Hernán Cortés y otras autoridades, salieron hasta Veracruz a recibir a los Doce, al saludar a cada fraile, se descubrían la cabeza, se ponían de rodillas y le besaban la mano y el cordón franciscano. Llegados a Tenochtitlán, fueron instalados al pie de la gran Pirámide del templo de la Ciudad de Tenochtitlán.

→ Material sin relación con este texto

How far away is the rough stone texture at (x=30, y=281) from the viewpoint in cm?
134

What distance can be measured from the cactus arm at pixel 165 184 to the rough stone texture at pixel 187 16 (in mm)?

Los frailes hicieron un Retiro Espiritual, para prepararse al trabajo. A mediados de 1524, celebraron la primera Junta Administrativa de lo espiritual en presencia de Cortés. En los Acuerdos de esa Junta, se dividieron en cuatro grupos: Tenochtitlán, Texcoco, Tlaxcala y Huejotzingo; tomaron consenso de: administrar los bautismos solemnes a los neófitos ya catequizados los domingos por la mañana y los martes por la tarde; los enfermos habituales podrían confesarse dos veces al año; para los sanos, el cumplimiento anual, empezaría tres domingos antes de Cuaresma; que nadie contrajera Matrimonio, sin examen sobre la doctrina cristiana y confesión; parece que, al principio, la Comunión se negó a los neófitos; después se dejó a criterio de los confesores; al principio, la Unción de enfermos no se administraba a los indígenas.
En 1525 llegaron otros franciscanos, que compartieron la tarea de la primera evangelización y los méritos de sus frutos. A unos y otros pertenece como mérito propio, la primera evangelización y sus frutos.
Como parece que los misioneros no esperaron a aprender las lenguas, para emprender la predicación: en silencio y a señas, señalando el cielo, y diciendo estar ahí el solo Dios, a Quién habían de creer, y volviendo los ojos a la tierra, señalaban el infierno, para el tormento de los condenados. Al principio, así predicaban, sin saber decir más que esto, por plazas y lugares donde había congregación de gentes.
Podemos juzgar, que esta enseñanza era de muy poco fruto, pues, ni los indígenas entendían lo que se les decía, ni los frailes sabían de las idolatrías ni podían reprenderlas. Preocupados, no sabían qué hacer: queriendo aprender las lenguas, no había quién se las enseñara; para aprenderlas, se les ocurrió hacerse niños con los niños jugando con ellos a ratos, apuntar lo que les oían; al estar solos, compartían y corregían entre ellos, y así aprender las lenguas para predicar y procurar la conversión de las gentes; componían luego vocabularios, gramáticas, cantos religiosos, catecismos y sermones. Más adelante, establecieron escuelas, aprendieron varias lenguas, elaboraron gramáticas y otros subsidios.